** Entries provided follows **

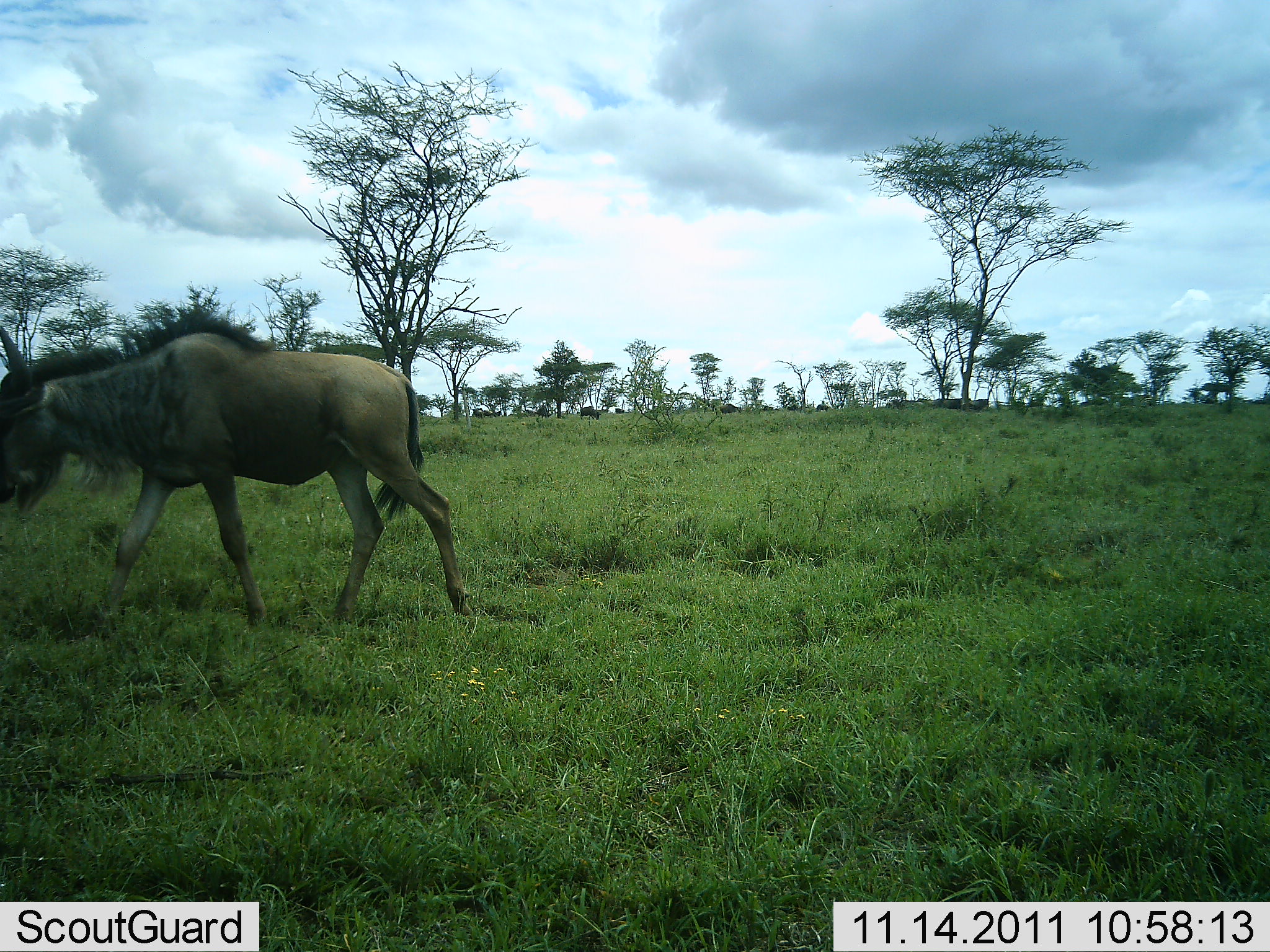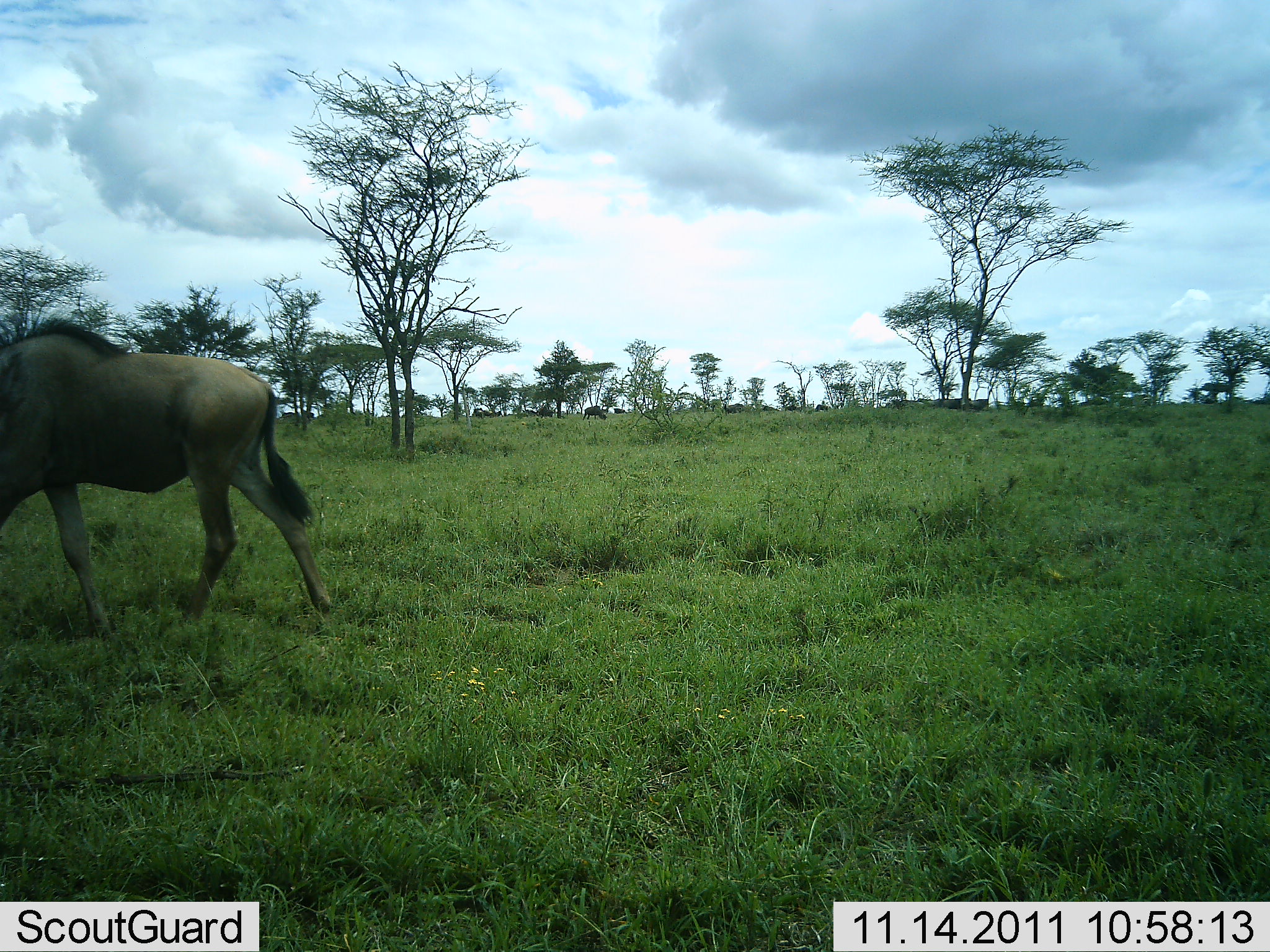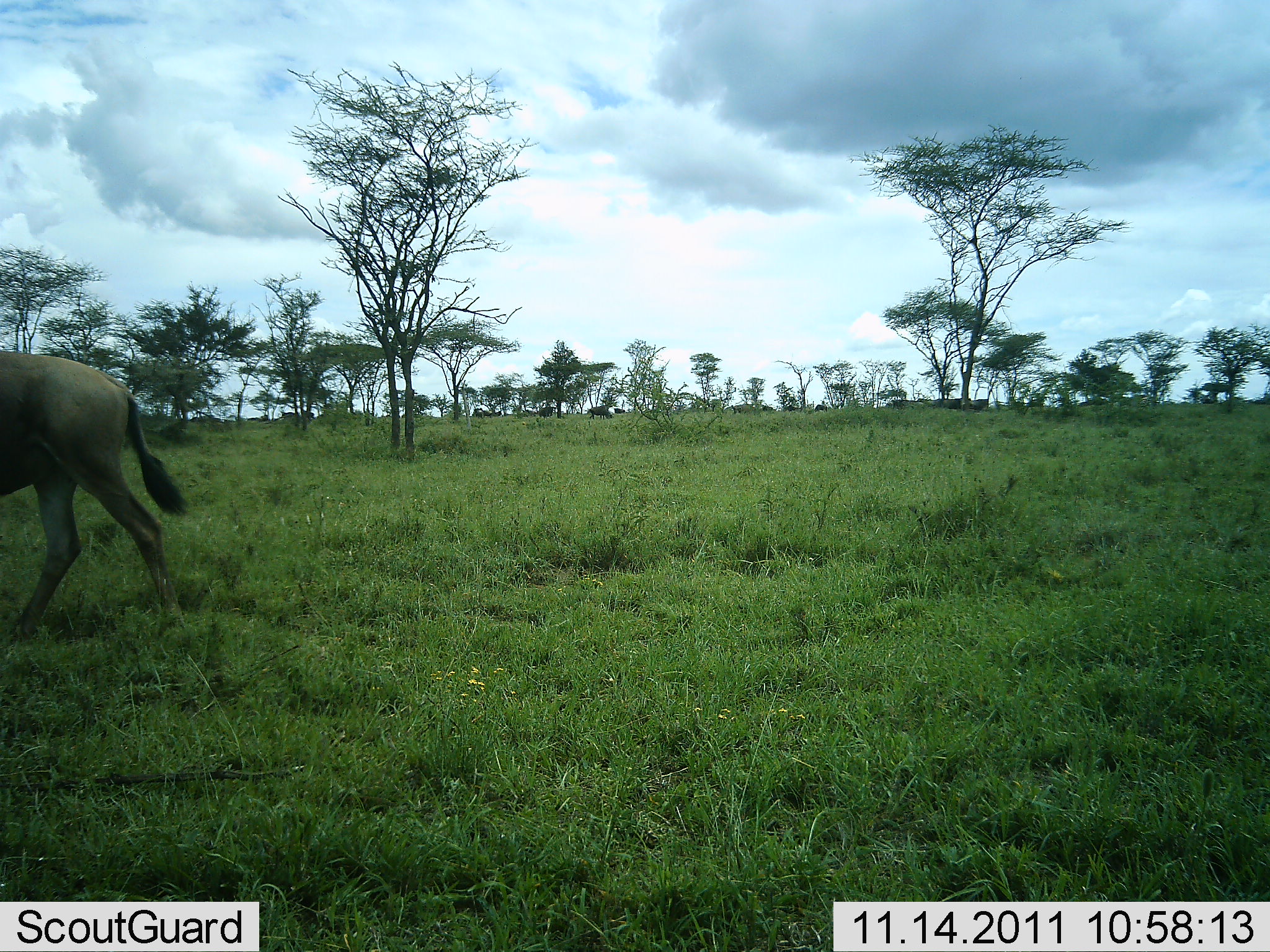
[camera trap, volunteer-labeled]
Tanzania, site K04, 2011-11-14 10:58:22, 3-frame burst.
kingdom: Animalia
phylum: Chordata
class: Mammalia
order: Artiodactyla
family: Bovidae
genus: Connochaetes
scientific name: Connochaetes taurinus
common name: blue wildebeest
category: wildebeest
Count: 10.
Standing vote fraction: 8%.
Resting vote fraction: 0%.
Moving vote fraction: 100%.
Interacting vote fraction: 0%.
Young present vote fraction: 0%.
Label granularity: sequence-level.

** End of Entries provided **

◆ **Exercise details**: Could you restate, word for word, the lines above from the one with "phylum: Chordata" to the one with "Interacting vote fraction: 0%.", both included?

◆ **The completed task**:
phylum: Chordata
class: Mammalia
order: Artiodactyla
family: Bovidae
genus: Connochaetes
scientific name: Connochaetes taurinus
common name: blue wildebeest
category: wildebeest
Count: 10.
Standing vote fraction: 8%.
Resting vote fraction: 0%.
Moving vote fraction: 100%.
Interacting vote fraction: 0%.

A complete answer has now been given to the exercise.